Âgé de 49 ans, Romuald Wadagni est l’un des proches collaborateurs du chef de l’État depuis 2016. Financier de formation, diplômé de Harvard Business School et de l’université de Grenoble, il a conduit la quasi-totalité des réformes économiques du gouvernement Talon. Son parcours de technocrate moderne, salué par les institutions internationales, en fait une figure de confiance au sein du pouvoir. Promu ministre d’État en 2021, il a également reçu le portefeuille de la Coopération, signe de la proximité et de la confiance accordées par le président sortant.
Vendredi dernier, après son retour de vacances, Patrice Talon a supervisé les concertations qui ont abouti à cette désignation. L’UPR voit en lui « l’incarnation du renouveau générationnel », tandis que le président du BR, Abdoulaye Bio Tchané, assure qu’il a été choisi « à l’unanimité » comme candidat de la majorité. « Il est compétent, crédible et capable de porter le flambeau des réformes », a-t-il affirmé.
La désignation de Romuald Wadagni met fin aux spéculations sur une éventuelle candidature de Patrice Talon. Le chef de l’État avait toujours martelé son refus de modifier la Constitution pour prolonger son règne, un engagement scruté de près par l’opinion publique. Pour l’heure, la majorité doit encore annoncer le nom de la colistière du candidat dans les prochains jours.
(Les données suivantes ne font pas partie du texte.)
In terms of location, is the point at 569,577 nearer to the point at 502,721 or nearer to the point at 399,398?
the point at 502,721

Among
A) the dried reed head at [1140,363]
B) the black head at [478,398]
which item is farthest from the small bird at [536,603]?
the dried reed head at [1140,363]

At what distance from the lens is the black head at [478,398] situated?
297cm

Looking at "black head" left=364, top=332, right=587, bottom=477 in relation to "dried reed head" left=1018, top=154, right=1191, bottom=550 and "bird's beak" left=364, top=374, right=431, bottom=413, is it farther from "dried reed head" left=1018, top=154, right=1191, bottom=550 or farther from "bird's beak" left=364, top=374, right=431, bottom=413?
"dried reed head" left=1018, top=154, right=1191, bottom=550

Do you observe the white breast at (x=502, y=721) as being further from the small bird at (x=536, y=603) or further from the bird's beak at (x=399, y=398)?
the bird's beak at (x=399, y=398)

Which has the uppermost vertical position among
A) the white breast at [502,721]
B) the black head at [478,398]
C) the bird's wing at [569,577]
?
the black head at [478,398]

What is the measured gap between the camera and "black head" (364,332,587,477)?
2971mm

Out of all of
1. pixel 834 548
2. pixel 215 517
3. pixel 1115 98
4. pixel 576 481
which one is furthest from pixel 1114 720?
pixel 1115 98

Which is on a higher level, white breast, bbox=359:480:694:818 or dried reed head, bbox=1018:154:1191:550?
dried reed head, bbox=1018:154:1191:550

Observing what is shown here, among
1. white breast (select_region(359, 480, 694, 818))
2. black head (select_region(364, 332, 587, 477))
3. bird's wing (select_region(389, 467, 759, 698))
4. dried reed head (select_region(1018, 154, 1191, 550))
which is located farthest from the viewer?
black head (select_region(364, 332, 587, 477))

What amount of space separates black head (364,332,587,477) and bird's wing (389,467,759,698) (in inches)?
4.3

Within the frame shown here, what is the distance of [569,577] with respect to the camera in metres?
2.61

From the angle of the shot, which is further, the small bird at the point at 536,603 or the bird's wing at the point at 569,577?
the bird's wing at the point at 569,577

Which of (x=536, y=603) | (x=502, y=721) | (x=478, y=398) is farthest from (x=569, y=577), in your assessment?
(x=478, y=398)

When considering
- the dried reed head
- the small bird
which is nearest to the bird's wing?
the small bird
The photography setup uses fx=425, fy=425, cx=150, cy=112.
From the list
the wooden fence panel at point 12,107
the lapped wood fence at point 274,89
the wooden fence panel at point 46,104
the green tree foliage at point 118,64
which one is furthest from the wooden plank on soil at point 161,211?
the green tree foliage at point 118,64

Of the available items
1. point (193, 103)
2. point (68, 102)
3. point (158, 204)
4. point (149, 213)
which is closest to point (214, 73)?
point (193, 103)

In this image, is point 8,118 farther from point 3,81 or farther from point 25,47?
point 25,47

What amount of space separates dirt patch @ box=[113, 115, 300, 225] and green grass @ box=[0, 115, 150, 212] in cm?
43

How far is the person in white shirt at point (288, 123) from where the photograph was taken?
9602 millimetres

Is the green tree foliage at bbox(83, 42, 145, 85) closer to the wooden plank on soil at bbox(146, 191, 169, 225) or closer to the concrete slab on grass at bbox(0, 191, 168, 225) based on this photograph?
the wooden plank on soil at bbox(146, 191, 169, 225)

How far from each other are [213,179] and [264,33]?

Face à lui, le principal défi reste le parti d’opposition Les Démocrates, qui n’a pas encore dévoilé son candidat. Les analystes, comme le politologue Joël Atayi Guedegbe, estiment que Wadagni possède les atouts techniques pour rassurer les élites économiques, mais devra encore convaincre les électeurs sur le terrain.
Avec cette désignation, Patrice Talon parachève sa promesse d’alternance politique. Romuald Wadagni incarne désormais la continuité du projet économique, mais devra transformer son image de technocrate en véritable figure de rassemblement national à l’approche du scrutin de 2026.